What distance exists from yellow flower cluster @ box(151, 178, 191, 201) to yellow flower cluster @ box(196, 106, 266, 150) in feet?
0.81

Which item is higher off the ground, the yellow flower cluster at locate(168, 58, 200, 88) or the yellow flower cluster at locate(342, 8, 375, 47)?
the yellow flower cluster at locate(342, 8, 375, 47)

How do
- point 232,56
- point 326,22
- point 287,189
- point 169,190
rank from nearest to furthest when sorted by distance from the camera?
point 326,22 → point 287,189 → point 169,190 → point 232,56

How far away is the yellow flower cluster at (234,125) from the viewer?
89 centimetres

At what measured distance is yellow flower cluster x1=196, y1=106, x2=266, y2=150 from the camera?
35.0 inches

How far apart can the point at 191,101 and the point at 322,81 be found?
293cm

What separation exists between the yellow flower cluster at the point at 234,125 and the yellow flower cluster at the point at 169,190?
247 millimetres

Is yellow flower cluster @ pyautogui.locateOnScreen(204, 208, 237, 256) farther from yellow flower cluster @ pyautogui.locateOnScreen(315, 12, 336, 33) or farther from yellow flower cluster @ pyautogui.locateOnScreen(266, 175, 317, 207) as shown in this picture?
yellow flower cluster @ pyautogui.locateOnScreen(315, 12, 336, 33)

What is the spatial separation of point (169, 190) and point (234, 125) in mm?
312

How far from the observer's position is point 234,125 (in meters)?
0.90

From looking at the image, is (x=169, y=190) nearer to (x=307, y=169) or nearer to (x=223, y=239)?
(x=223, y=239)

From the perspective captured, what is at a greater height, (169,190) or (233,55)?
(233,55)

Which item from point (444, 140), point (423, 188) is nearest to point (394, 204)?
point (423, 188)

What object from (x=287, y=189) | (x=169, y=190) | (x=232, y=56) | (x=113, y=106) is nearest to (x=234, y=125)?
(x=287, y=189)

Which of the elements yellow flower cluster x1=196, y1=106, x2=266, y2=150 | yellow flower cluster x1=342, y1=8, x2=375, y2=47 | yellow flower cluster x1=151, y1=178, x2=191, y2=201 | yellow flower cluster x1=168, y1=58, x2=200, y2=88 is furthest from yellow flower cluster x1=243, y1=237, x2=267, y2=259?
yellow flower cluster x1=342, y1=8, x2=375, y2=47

□ □ □

Goal -> Please pull out the items above word for word, from the very first line up to and including the line with "89 centimetres".

Answer to the problem ->
What distance exists from yellow flower cluster @ box(151, 178, 191, 201) to yellow flower cluster @ box(196, 106, 266, 150) in feet?
0.81

Which item is higher off the ground, the yellow flower cluster at locate(168, 58, 200, 88) or the yellow flower cluster at locate(342, 8, 375, 47)?
the yellow flower cluster at locate(342, 8, 375, 47)

How do
- point 232,56
- point 326,22
- point 287,189
- point 169,190
rank from nearest to furthest when sorted by distance from the camera?
point 326,22 → point 287,189 → point 169,190 → point 232,56

How far away is the yellow flower cluster at (234,125) from the viewer?
89 centimetres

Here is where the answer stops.